## DIRECTIVE
Copy out exactly every line from the line containing "What is the separation" until the records below end, inclusive of both boundary lines.
== EXTRACTED RECORDS
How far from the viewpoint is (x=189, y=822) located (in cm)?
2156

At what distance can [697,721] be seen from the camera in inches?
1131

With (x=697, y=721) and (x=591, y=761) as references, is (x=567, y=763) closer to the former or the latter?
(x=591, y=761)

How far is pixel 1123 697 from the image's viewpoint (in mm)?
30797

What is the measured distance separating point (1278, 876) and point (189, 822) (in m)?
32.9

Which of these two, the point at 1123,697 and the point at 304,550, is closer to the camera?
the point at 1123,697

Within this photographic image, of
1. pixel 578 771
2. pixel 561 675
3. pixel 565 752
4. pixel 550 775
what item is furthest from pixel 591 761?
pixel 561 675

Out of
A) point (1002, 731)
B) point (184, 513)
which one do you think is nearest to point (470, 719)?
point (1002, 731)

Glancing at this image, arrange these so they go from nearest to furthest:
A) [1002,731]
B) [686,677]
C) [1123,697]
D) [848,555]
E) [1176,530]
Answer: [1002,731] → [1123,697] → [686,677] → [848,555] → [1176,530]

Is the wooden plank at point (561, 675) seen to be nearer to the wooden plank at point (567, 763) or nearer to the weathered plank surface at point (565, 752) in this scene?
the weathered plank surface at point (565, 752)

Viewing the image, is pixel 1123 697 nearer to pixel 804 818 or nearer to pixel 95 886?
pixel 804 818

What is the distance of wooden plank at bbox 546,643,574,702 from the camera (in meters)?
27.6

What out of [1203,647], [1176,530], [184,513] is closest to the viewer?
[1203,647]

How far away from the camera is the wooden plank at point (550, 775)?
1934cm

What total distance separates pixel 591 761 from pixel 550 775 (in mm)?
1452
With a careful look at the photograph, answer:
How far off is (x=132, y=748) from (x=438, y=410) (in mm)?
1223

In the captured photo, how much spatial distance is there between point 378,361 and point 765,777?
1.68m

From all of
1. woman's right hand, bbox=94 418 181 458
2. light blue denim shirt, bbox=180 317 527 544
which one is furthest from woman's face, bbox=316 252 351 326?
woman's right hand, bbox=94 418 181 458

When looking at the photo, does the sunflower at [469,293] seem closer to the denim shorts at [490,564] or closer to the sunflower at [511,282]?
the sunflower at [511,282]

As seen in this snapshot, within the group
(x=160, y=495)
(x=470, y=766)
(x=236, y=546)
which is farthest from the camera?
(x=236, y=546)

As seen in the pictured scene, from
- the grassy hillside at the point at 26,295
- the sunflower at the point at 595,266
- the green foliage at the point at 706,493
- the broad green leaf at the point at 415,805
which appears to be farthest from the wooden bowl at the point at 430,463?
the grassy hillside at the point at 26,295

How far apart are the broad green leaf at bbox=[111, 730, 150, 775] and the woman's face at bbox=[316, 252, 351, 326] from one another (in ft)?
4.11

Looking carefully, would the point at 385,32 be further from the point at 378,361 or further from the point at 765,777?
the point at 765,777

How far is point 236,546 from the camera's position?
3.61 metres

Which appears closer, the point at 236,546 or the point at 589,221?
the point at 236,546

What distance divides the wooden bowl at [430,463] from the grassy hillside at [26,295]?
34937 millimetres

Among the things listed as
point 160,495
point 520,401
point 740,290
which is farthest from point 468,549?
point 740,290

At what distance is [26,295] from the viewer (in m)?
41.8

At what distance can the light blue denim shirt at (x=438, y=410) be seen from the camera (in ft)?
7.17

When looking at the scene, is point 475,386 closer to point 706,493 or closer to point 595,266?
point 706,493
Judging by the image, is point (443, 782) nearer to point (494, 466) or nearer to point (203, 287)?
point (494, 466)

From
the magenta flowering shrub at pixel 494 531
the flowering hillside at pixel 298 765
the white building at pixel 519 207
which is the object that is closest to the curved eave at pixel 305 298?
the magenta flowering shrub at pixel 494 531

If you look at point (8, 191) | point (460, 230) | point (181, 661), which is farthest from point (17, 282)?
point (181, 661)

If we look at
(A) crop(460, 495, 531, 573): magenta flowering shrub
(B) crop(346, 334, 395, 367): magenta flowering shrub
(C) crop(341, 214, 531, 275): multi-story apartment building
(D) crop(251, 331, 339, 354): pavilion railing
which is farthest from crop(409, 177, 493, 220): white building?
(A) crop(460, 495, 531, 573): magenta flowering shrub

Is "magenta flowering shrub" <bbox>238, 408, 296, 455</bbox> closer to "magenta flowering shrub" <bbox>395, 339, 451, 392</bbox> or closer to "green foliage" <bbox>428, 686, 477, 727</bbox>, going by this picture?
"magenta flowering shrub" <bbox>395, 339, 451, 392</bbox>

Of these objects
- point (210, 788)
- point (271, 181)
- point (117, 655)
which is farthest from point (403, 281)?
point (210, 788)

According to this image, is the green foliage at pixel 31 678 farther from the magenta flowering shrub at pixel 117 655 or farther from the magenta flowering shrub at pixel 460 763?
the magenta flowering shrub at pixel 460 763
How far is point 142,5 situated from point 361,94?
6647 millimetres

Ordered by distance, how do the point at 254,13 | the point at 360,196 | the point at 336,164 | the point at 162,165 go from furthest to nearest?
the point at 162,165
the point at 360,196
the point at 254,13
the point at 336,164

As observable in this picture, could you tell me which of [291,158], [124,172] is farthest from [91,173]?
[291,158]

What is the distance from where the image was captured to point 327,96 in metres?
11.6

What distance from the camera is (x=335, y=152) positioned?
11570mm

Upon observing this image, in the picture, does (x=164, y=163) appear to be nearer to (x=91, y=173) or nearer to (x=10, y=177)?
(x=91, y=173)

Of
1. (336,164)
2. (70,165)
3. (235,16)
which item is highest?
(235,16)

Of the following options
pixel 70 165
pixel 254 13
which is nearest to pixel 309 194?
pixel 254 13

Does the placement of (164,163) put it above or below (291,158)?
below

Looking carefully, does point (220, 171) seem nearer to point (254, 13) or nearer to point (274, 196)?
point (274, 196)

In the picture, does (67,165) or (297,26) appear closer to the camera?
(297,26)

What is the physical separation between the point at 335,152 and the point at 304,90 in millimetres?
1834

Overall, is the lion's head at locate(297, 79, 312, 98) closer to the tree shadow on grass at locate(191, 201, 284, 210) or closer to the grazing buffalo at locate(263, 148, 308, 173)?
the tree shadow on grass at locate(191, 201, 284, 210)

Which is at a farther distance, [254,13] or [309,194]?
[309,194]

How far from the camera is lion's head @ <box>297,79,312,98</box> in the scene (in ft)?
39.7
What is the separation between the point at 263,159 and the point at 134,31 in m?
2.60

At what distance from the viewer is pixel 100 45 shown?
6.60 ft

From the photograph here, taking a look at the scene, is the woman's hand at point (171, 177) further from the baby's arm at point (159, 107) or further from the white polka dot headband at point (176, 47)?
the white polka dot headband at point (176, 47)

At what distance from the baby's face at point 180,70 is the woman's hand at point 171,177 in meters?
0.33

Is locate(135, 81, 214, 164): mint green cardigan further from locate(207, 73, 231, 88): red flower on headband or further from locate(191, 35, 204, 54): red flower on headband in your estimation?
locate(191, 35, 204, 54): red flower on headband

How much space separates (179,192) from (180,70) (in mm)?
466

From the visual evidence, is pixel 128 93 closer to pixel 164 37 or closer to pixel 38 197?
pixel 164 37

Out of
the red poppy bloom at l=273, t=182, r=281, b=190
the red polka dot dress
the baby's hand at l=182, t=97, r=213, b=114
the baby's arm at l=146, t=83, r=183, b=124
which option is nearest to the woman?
====
## FULL OUTPUT
What is the separation between the point at 263,159 and the point at 134,31 in m?
2.60

At what distance from the viewer is pixel 100 45 shown?
6.60 ft

From the photograph here, taking a look at the scene, is the woman's hand at point (171, 177) further from the baby's arm at point (159, 107) or further from the white polka dot headband at point (176, 47)?
the white polka dot headband at point (176, 47)

At what distance from the baby's face at point 180,70 is the woman's hand at point 171,177 in meters?
0.33

Is locate(135, 81, 214, 164): mint green cardigan further from locate(207, 73, 231, 88): red flower on headband or further from locate(191, 35, 204, 54): red flower on headband in your estimation?
locate(191, 35, 204, 54): red flower on headband

How much space separates (179,192) from (180,70) (in mm)?
466

From the visual evidence, is pixel 128 93 closer to pixel 164 37 or closer to pixel 38 197?
pixel 164 37

Out of
the red poppy bloom at l=273, t=182, r=281, b=190
the red polka dot dress
the baby's hand at l=182, t=97, r=213, b=114
the baby's arm at l=146, t=83, r=183, b=124
which option is nearest to the woman?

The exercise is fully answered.